The Australian Taxation Office provides information about these rules here: https://www.ato.gov.au/business/dep...allowances/disposing-of-a-depreciating-asset/.

Broadly stated, drivers who have claimed the instant asset write-off will have a termination value of nil and have a balancing adjustment equal to the sale price. (The calculations also take into account any non-deductible private use of the depreciating asset.)

The voluntary purchase of a replacement car doesn't stop this from happening.

A strategy may be to ensure that the sale of the old car takes place in the same income year as the purchase of the replacement car so that the deduction for the replacement car is available to offset the assessable balancing adjustment on the old car.

Alternatively, you might sell the old car in an income year in which your marginal tax rate is low or nil and purchase the replacement car in an income year where your marginal tax rate is higher so that you obtain the maximum benefit from the deduction.

The purchase of the replacement car might happen near the end of income year 1 and the sale of the old car might happen early in income year 2. This strategy may bring forward the deduction and defer the balancing adjustment.

Another thing to keep in mind is that a driver who has claimed a GST credit on purchase of the car needs to include GST in the sale price and pay the relevant GST to the Tax Office.

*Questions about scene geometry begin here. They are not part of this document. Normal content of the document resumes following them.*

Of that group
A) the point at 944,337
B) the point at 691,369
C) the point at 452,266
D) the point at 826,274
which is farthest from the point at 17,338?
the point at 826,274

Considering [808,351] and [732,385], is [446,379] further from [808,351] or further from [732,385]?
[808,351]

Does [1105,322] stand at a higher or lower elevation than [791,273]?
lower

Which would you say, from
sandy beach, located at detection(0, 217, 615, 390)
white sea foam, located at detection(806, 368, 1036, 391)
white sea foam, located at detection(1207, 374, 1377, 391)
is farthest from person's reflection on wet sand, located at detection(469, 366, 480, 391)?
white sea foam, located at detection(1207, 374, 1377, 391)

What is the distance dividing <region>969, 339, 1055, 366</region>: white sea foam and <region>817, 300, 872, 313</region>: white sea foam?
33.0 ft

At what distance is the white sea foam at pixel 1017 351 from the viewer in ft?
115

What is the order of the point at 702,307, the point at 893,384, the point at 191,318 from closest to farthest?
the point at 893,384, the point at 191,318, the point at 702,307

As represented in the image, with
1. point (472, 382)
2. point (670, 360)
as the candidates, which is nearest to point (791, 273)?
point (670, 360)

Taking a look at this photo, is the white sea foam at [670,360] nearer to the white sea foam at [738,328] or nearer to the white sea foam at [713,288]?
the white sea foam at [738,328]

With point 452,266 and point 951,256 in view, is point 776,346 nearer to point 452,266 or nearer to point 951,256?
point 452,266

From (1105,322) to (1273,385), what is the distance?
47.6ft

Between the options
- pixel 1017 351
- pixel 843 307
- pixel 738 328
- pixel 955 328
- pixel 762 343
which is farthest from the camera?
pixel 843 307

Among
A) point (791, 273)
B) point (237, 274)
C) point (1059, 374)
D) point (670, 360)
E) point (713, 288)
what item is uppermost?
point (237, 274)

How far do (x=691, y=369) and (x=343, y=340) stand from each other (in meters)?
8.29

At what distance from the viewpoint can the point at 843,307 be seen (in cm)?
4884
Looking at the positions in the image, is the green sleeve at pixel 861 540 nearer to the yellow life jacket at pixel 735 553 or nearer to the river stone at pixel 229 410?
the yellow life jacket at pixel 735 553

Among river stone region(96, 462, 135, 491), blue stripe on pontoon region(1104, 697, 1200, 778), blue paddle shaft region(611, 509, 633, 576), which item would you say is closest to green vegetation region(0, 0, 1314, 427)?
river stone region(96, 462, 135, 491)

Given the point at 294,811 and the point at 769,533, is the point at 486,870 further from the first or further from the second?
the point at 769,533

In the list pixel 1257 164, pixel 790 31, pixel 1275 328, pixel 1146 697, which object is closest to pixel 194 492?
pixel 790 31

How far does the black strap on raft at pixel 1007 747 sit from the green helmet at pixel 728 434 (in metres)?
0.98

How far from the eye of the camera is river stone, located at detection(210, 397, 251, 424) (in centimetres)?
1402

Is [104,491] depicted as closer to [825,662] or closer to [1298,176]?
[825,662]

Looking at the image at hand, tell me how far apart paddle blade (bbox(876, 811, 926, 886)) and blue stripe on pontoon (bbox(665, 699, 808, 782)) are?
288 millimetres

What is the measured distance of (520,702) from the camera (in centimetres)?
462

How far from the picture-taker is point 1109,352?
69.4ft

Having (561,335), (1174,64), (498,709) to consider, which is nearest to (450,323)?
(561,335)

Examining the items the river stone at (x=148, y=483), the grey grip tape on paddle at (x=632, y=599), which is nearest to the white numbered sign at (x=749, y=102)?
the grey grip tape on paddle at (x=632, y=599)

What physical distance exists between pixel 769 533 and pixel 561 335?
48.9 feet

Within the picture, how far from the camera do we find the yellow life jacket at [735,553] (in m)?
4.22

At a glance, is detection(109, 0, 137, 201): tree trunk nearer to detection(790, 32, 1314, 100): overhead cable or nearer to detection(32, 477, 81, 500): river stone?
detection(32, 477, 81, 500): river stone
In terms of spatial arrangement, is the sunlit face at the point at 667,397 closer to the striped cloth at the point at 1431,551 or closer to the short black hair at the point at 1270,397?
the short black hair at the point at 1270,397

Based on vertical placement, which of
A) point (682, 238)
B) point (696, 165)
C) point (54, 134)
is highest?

See https://www.ato.gov.au/Business/GST...-and-transport/GST-and-motor-vehicles/?page=3.

The purpose of this GST rule is to ensure that the owner of the car ultimately obtains a GST credit only for the value lost during the period of ownership.

These depreciation and GST rules are complex and drivers would do well to obtain the assistance of their accountant.


----------



## RoboRider (Aug 26, 2018)

@Jack Malarkey thanks for detailing the possible 'sting' to doing an instant asset write off, particularly if you should happen to stop driving for Uber. Is there any rule you are aware of that the asset must be sold at market value or will be assessed at market value if sold for less at some point in time in the future?


----------



## Jack Malarkey (Jan 11, 2016)

RoboRider said:


> @Jack Malarkey thanks for detailing the possible 'sting' to doing an instant asset write off, particularly if you should happen to stop driving for Uber. Is there any rule you are aware of that the asset must be sold at market value or will be assessed at market value if sold for less at some point in time in the future?


Yes, the depreciating asset provisions provide that if a taxpayer is not dealing at arm's length and sells or otherwise disposes of a depreciating asset for less than market value, the amount received is taken to be market value.

This is directed at stopping the taxpayer from obtaining a more favourable tax result from a balancing adjustment calculated on an artificially reduced disposal price.


----------



## RoboRider (Aug 26, 2018)

Jack Malarkey said:


> Yes, the depreciating asset provisions provide that if a taxpayer is not dealing at arm's length and sells or otherwise disposes of a depreciating asset for less than market value, the amount received is taken to be market value.
> 
> This is directed at stopping the taxpayer from obtaining a more favourable tax result from a balancing adjustment calculated on an artificially reduced disposal price.


:frown:

So .. to try another angle ... what happens if your business use of the vehicle is 100% in the year you claim instant writeoff and then it drops to a lower % in later years but still has some business usage?


----------



## Jack Malarkey (Jan 11, 2016)

RoboRider said:


> :frown:
> 
> So .. to try another angle ... what happens if your business use of the vehicle is 100% in the year you claim instant writeoff and then it drops to a lower % in later years but still has some business usage?


Broadly stated, the assessable balancing adjustment is reduced to the extent of non-taxable (including private) use throughout the whole period of ownership.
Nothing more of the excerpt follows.